Why don't rappers ever play hide-and-seek?

Because good luck hiding when your name's always dropping!

What's the difference between Elton John and rapboat?

Elton is talented, rich, and openly gay. Rapboat got fuck all talent, no money, and is not out of the closet yet.

I was out to dinner with my 19 year old girlfriend. I, being 47, had many people shouting at me and calling me a creep.

It really ruined our 10th anniversary.

What does Leo have in common with a newspaper?

They both love to yap and babble, and they always get fondled by old people.

What’s something Bill Cosby and Freddy Krueger have in common?

Once you fall asleep, you’re fucked.

I’m not calling you a slut, I’m calling you a penny.

Two-faced, worthless, and in everyone’s pants!

Israel is so fat, when he goes to KFC and they ask what size bucket he wants, he says, "The one on the roof!"😂

I had a broken vacuum, then I put a One Direction sticker on it and it suddenly sucked again.

Do not be racist; be like Mario. He's an Italian plumber, who was made by the Japanese, speaks English, looks like a Mexican, jumps like a black man, and grabs coins like a Jew!

A guy told a beautiful girl, "Hey, I want to make love to you. If I throw $2000 when you go to pick it up, that's when I'll go. Is that okay?"

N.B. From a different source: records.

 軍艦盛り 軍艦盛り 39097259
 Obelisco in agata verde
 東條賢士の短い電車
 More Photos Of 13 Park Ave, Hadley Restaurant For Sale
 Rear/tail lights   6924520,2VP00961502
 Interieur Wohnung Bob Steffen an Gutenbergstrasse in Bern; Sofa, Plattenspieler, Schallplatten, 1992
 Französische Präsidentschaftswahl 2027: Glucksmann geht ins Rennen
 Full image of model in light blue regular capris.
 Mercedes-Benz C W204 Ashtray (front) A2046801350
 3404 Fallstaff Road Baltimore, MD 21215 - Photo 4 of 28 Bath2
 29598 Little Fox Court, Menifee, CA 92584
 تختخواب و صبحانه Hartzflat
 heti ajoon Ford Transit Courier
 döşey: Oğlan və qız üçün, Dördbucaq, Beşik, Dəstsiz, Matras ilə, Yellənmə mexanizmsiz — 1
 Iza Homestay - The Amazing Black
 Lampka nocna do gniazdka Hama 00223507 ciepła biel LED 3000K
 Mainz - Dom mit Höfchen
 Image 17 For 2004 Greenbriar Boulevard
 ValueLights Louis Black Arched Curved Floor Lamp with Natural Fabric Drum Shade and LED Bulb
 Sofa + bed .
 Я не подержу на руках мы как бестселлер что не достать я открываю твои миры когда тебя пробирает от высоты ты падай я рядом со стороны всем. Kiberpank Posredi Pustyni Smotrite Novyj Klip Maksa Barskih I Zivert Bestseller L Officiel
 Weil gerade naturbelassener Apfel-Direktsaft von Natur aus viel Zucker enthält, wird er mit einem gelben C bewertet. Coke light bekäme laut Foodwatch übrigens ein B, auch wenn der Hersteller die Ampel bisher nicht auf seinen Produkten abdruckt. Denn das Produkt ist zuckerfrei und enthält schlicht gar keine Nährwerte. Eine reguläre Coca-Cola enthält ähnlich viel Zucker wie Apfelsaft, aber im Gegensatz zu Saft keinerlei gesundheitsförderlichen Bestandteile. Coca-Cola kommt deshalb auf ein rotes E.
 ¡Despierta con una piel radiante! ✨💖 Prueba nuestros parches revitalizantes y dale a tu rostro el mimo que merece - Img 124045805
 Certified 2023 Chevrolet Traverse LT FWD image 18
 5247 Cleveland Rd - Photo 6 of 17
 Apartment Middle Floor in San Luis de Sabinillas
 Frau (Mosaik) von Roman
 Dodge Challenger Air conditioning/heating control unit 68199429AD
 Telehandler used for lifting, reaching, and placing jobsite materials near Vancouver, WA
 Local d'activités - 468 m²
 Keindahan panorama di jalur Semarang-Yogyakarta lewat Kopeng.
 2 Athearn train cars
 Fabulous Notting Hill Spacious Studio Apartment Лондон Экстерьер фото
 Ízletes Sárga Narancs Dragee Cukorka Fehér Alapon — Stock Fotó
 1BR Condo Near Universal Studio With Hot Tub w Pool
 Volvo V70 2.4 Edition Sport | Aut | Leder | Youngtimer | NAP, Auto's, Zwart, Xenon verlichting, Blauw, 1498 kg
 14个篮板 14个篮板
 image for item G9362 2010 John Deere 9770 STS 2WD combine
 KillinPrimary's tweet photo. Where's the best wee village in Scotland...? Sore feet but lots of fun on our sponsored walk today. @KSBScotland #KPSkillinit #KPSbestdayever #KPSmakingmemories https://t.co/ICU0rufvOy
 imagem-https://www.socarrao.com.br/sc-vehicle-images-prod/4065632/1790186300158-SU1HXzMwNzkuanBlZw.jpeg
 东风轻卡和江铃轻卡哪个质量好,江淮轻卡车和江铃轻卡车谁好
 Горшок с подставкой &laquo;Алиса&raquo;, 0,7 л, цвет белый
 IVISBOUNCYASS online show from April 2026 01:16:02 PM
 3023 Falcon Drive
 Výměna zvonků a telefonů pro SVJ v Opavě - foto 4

She called her husband, and he said, "Okay, but pick it up fast so he doesn't have time to pull his pants down."

Four hours later, she shows up to her house and tells her husband, "THAT FUCKER PAID IN COINS!"

What's the difference between 9/11 and a cow?

You can't milk a cow for over 10 years.

My wife hates that I have no sense of direction.

So I packed up my stuff and went right.

I know why Asian's eyes are always closed. It's because Americans are so fat and ugly.

I wore a purple outfit to school, and some Indian kid called me Thanos, so I called him Vision and tried pulling the red dot off his head.